Harley Street landlord Howard de Walden to spend £200 million to boost ‘medical tourism’Comments Off on Harley Street landlord Howard de Walden to spend £200 million to boost ‘medical tourism’
One of London’s great estates is on the hunt for “medical tourists” to help attract clients from across the world to its Harley Street premises, it has emerged.
Aristocratic family property empire The Howard de Walden Estate will next month take a group of tenants out to Dubai for the Arab Health trade show for the first time “to try and boost medical tourism to Harley Street”.
The property company revealed a sports injury clinic used by professional footballers is among a host of medical-related tenants that have helped rental income soar to £97.9 million.
The London landlord, which owns most of the buildings across 92 acres of Marylebone, said the 9.1% rise in income in the year to March 31 was helped in part by a string of private businesses opening on Harley Street.
Isokinetic, which has been used by QPR player Alejandro Faurlin, and the Doctors Laboratory are among those to have taken residency on the famous home to high-end private clinics.
Along with estates such as Grosvenor and Cadogan, the Howard de Walden Estate is one of the major landowners in the capital, tracing its history back to the Domesday Book in 1086.
Chief executive Toby Shannon told the Standard it plans to plough £200 million between now and 2020 into the estate, new buildings and revamps, a chunk of which will be for medical companies.
In 2017, the landlord will host the UK’s first proton beam cancer therapy unit.
“The outlook looks promising as London strengthens its position as one of the world’s greatest cities.”
The strong performance helped to offset a weaker residential market.
The firm’s homes division was dampened by pre-election fears of a mansion tax and significantly higher stamp duty rates on high-value properties.
Retail and office lettings also helped the company, which saw the value of its real estate portfolio soar 14.1% to over £3.6 billion.
Shannon said: “The outlook for continued growth in rental levels and the value of our commercial portfolio looks promising as London strengthens its position as one of the world’s greatest cities.”

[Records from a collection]
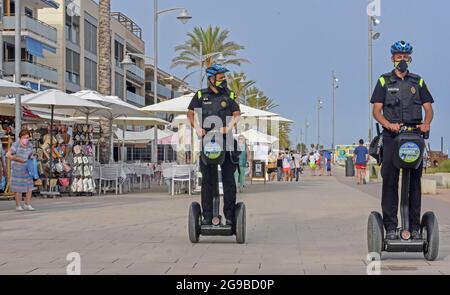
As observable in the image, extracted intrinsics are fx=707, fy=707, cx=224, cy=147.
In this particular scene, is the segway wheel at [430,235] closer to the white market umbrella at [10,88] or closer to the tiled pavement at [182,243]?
the tiled pavement at [182,243]

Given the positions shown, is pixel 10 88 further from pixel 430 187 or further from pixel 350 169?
pixel 350 169

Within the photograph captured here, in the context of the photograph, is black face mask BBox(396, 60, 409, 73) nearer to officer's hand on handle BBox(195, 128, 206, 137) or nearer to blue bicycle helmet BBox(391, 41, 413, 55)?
blue bicycle helmet BBox(391, 41, 413, 55)

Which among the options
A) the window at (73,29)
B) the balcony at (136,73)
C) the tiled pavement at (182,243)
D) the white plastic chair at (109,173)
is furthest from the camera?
the balcony at (136,73)

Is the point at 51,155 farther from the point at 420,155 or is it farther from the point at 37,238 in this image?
the point at 420,155

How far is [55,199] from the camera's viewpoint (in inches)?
689

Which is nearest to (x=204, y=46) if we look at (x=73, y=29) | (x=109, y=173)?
(x=73, y=29)

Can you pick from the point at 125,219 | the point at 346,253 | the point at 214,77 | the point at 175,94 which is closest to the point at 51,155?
the point at 125,219

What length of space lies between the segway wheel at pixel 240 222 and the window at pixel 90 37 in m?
47.1

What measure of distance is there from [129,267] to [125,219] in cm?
530

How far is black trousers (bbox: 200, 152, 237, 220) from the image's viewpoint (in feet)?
27.1

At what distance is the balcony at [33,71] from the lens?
41.8m

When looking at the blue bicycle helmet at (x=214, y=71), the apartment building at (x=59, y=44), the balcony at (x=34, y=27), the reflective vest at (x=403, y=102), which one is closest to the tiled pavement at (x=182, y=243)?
the reflective vest at (x=403, y=102)

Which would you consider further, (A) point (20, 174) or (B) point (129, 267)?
(A) point (20, 174)
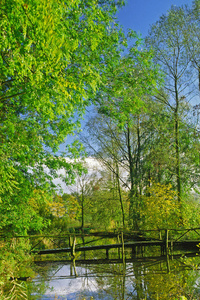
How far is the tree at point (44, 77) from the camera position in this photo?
184 inches

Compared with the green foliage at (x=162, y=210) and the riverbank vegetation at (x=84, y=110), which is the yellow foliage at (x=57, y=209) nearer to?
the riverbank vegetation at (x=84, y=110)

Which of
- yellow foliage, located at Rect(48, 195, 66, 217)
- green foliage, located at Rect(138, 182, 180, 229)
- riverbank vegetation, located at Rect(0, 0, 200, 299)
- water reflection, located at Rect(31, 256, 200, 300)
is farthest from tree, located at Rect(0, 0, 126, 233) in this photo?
yellow foliage, located at Rect(48, 195, 66, 217)

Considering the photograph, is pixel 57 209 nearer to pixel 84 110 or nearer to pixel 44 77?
pixel 84 110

_Problem set_:
(a) Output everything in the Howard de Walden Estate article from "Chief executive Toby" down to "weaker residential market.".
(b) According to the Howard de Walden Estate article, by what percentage did the value of the company's real estate portfolio rise?
The records have no connection to the article about the Howard de Walden Estate.

_Answers below_:
(a)
Chief executive Toby Shannon told the Standard it plans to plough £200 million between now and 2020 into the estate, new buildings and revamps, a chunk of which will be for medical companies.
In 2017, the landlord will host the UK’s first proton beam cancer therapy unit.
“The outlook looks promising as London strengthens its position as one of the world’s greatest cities.”
The strong performance helped to offset a weaker residential market.

(b) 14.1%